Chen Fei ficou sem palavras.

— Vamos, amanhã partiremos para a caverna de gelo, você cuida das pranchas.

— Mas ontem você disse que era só fazer a ‘Dança da Conexão Espiritual’ no morro — Chen Fei questionou.

— Mudei de ideia, não posso? Ia esperar as férias, mas vendo você tão cabisbaixo, resolvi te ajudar. Lembre-se: achando ou não, você me deve um favor.

Chen Fei ficou sem reação.

— O que está esperando? Amanhã cedo partimos, peça quatro dias de licença, senão perde todos os créditos. Pranchas e comida… Deixa, você é desajeitado, melhor eu preparar tudo — Isa disse, sem esperar resposta, e foi cuidar dos preparativos.
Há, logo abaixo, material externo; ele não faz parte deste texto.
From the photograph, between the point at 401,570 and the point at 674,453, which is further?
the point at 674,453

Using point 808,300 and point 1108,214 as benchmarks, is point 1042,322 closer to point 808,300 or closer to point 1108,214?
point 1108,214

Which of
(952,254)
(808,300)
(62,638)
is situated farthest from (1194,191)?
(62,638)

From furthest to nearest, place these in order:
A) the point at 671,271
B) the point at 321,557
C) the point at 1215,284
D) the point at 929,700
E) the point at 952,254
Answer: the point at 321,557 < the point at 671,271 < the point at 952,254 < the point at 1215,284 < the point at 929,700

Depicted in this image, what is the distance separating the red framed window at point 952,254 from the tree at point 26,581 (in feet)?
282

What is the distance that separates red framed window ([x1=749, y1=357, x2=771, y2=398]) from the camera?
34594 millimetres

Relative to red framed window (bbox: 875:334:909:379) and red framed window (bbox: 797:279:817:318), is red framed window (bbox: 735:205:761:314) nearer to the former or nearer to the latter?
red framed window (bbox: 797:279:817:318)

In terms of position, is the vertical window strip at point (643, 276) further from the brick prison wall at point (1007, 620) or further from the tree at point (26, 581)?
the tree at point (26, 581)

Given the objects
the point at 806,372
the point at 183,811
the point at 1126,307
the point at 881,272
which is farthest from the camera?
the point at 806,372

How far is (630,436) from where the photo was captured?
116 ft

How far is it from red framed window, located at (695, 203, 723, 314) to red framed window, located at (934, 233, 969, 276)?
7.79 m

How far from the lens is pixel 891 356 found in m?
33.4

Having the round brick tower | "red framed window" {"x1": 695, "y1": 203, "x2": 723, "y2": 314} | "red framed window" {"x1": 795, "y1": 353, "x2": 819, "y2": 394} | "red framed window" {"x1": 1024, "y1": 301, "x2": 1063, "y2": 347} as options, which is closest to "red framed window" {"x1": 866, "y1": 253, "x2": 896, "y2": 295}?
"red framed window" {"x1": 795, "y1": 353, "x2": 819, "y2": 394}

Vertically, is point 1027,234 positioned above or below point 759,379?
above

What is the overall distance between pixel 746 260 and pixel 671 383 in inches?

Chen Fei não entendia as mulheres, perguntando-se como Isa mudava de humor tão rápido. Mas poder procurar de novo na caverna era o melhor.

***

Para surpresa de Chen Fei, ao pedir quatro dias de licença a Liu Feng logo cedo, ela consentiu sem expressão, sem questionar.

Isa, cuidadosa, preparou para si e para Chen Fei roupas brancas de neve, mas os dois mochilas ficaram para Chen Fei carregar. Sem reclamar, pois era forte.

Isa estava feliz, como um pássaro solto, correndo pela neve e rindo. Após dois meses de treino intenso, Chen Fei evoluíra muito; sua energia interna era agora de cor vermelha, e embora não fosse tão bom quanto Isa no esqui, acompanhava o ritmo dela.

Após um dia e uma noite, chegaram à caverna de gelo.

Ao entrar, ficaram surpresos: diferente da última vez, o gelo sólido estava derretendo, tudo molhado, com gotas pingando; ali a temperatura era de -60°C, impossível que o gelo derretesse sem razão.

Trocaram um olhar de espanto e avançaram.

— Olha, luz roxa! Que lindo! — Não muito adiante, viram um brilho roxo profundo. Sob a luz, a caverna parecia um mundo de conto de fadas, e Isa ficou encantada.

— Luz roxa! Reino Celeste Violeta! Deve ser o selo do Tai Chi! — Diferente de Isa, Chen Fei, ao ver a luz, pensou em Qing Xuanzi e ficou radiante, correndo para o túnel onde brilhava a luz.

— Ei, tão rápido! Espera por mim… — Isa, atrás, batendo o pé, chamou aflita.